(Scene-based reasoning records)
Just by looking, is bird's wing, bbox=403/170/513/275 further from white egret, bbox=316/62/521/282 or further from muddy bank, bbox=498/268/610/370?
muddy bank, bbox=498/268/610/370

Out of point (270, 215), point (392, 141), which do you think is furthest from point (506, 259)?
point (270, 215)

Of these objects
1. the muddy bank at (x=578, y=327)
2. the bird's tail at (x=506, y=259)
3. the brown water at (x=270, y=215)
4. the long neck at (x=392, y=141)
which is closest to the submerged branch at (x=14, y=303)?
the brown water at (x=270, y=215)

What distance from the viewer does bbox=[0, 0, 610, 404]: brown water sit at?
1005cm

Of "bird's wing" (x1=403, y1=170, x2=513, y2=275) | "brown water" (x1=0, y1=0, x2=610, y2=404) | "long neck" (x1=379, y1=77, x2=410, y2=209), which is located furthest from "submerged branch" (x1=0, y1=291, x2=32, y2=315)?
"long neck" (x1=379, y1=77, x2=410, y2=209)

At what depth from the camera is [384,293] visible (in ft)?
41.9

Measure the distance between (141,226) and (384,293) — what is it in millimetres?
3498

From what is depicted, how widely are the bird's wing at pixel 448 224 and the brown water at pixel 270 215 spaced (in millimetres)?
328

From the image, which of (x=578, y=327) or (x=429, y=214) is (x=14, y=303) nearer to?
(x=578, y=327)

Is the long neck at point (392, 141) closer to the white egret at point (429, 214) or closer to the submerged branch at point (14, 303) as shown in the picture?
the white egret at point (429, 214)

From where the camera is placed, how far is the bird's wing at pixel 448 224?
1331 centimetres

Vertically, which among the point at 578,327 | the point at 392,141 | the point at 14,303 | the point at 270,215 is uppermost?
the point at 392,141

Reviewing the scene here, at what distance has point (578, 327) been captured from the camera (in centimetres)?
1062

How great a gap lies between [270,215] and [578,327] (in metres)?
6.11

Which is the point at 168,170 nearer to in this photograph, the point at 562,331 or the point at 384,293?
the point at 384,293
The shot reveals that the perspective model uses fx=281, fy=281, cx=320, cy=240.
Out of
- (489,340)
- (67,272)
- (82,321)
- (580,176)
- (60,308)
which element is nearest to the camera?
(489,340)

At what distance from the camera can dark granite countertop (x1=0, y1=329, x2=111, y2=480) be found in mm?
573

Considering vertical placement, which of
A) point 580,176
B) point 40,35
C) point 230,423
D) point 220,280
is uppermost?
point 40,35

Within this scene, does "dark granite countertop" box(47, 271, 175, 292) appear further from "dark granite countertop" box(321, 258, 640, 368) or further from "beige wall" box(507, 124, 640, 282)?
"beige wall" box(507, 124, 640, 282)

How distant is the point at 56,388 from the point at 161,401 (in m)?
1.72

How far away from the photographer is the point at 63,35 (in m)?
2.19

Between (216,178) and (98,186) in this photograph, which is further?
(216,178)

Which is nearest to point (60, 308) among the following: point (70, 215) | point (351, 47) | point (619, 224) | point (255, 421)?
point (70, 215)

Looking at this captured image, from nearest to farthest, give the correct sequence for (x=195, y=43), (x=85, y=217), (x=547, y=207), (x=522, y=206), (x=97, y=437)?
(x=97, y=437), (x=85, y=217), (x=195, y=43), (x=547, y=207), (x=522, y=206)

Given request:
Restate the final lines of the listing above word for word, beginning at the line that contains "At what distance from".

Exercise answer:
At what distance from the camera can dark granite countertop (x1=0, y1=329, x2=111, y2=480) be found in mm?
573

Considering vertical placement, which of
A) point 580,176
B) point 40,35
C) point 230,423
D) point 220,280
is uppermost?
point 40,35

Within this scene, does "dark granite countertop" box(47, 271, 175, 292) appear further from "dark granite countertop" box(321, 258, 640, 368) or further from "beige wall" box(507, 124, 640, 282)?
"beige wall" box(507, 124, 640, 282)

How distant is the point at 56,388 from the point at 161,401 (in m)?
1.72

How far away from the photographer is the point at 63,35 (in m)?
2.19

Between (216,178) and (98,186) in this photograph, which is further?
(216,178)

Which is nearest to point (60, 308) among the following: point (70, 215) | point (351, 47) | point (619, 224) | point (255, 421)?
point (70, 215)

Looking at this captured image, from nearest to farthest, give the correct sequence for (x=195, y=43), (x=85, y=217), (x=547, y=207), (x=522, y=206), (x=97, y=437)?
(x=97, y=437), (x=85, y=217), (x=195, y=43), (x=547, y=207), (x=522, y=206)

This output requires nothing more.